[START Source records]

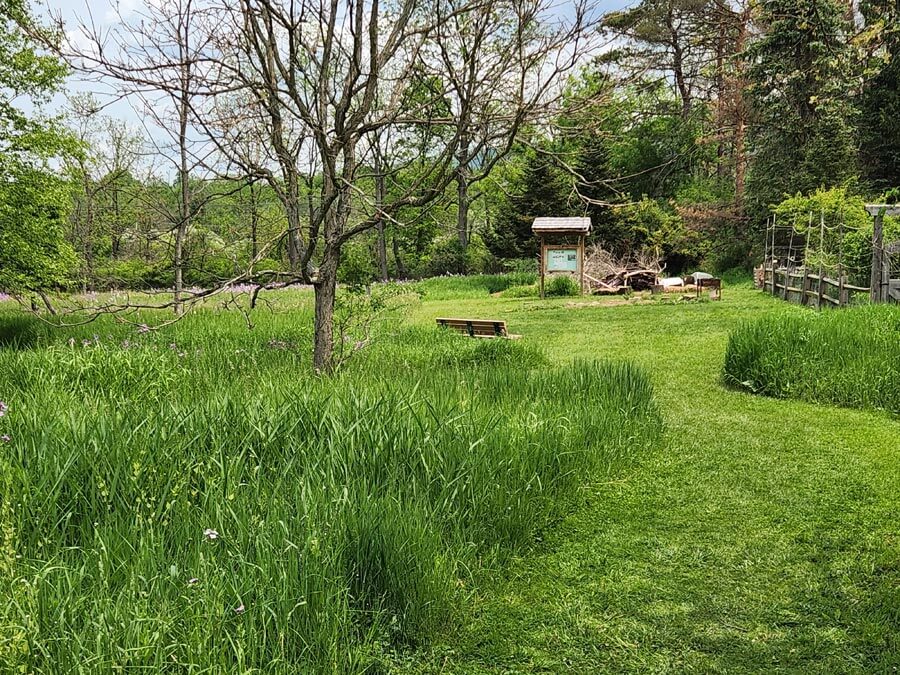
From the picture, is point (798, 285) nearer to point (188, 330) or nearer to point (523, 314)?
point (523, 314)

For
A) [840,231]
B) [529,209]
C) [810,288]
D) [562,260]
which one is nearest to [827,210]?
[810,288]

[END Source records]

What this task involves |
Copy each line exactly, and leave the pictures out of your copy.

Reply |
From the picture, is point (798, 285) nearer to point (188, 330) or nearer to point (523, 314)?
point (523, 314)

For
A) [840,231]
B) [529,209]
C) [810,288]
D) [562,260]
which one is nearest to [827,210]?
[810,288]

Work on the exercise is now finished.